“La nuova sospensione degli obblighi di riduzione del capitale sociale nella legislazione di emergenza Covid-19” è il titolo dello Studio n. 88-2021/I, elaborato dal Consiglio Nazionale del Notariato e pubblicato sul sito del CNN ieri, 18 maggio 2021.
Il documento è dedicato alle disposizioni temporanee in materia di riduzione di capitale e sospensione delle perdite, emanate nell’ambito della normativa emergenziale da Coronavirus.

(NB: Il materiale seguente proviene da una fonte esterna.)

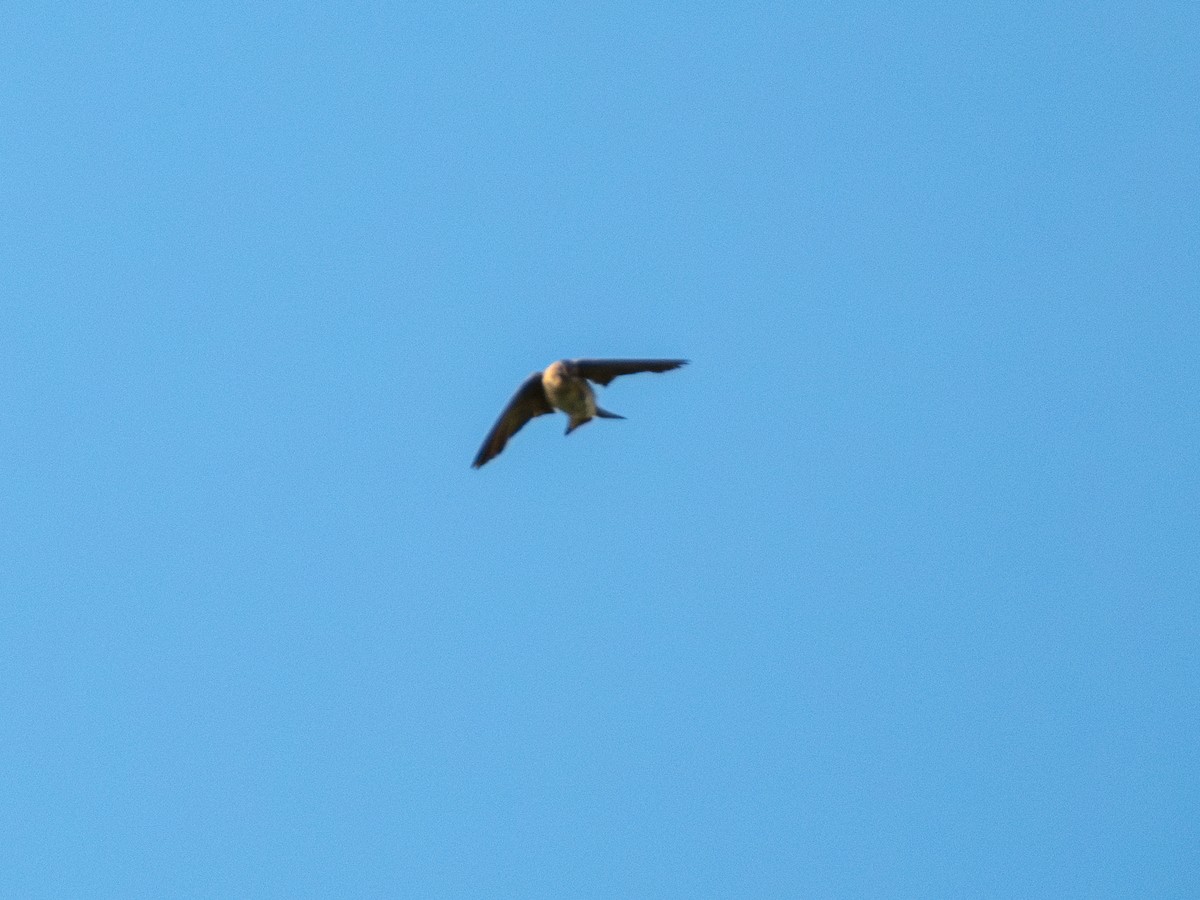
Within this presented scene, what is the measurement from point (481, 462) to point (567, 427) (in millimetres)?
1590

Viene analizzato, in particolare, l’art. 6, del DL n. 23/2020, per come modificato dalla Legge n. 178/2020, il quale, si rammenta, dispone la sospensione:
Il testo attualmente in vigore è il seguente: “Art. 6. - (Disposizioni temporanee in materia di riduzione di capitale) - 1. Per le perdite emerse nell’esercizio in corso alla data del 31 dicembre 2020 non si applicano gli articoli 2446, secondo e terzo comma, 2447, 2482-bis, quarto, quinto e sesto comma, e 2482-ter del codice civile e non opera la causa di scioglimento della società per riduzione o perdita del capitale sociale di cui agli articoli 2484, primo comma, numero 4), e 2545-duodecies del codice civile”.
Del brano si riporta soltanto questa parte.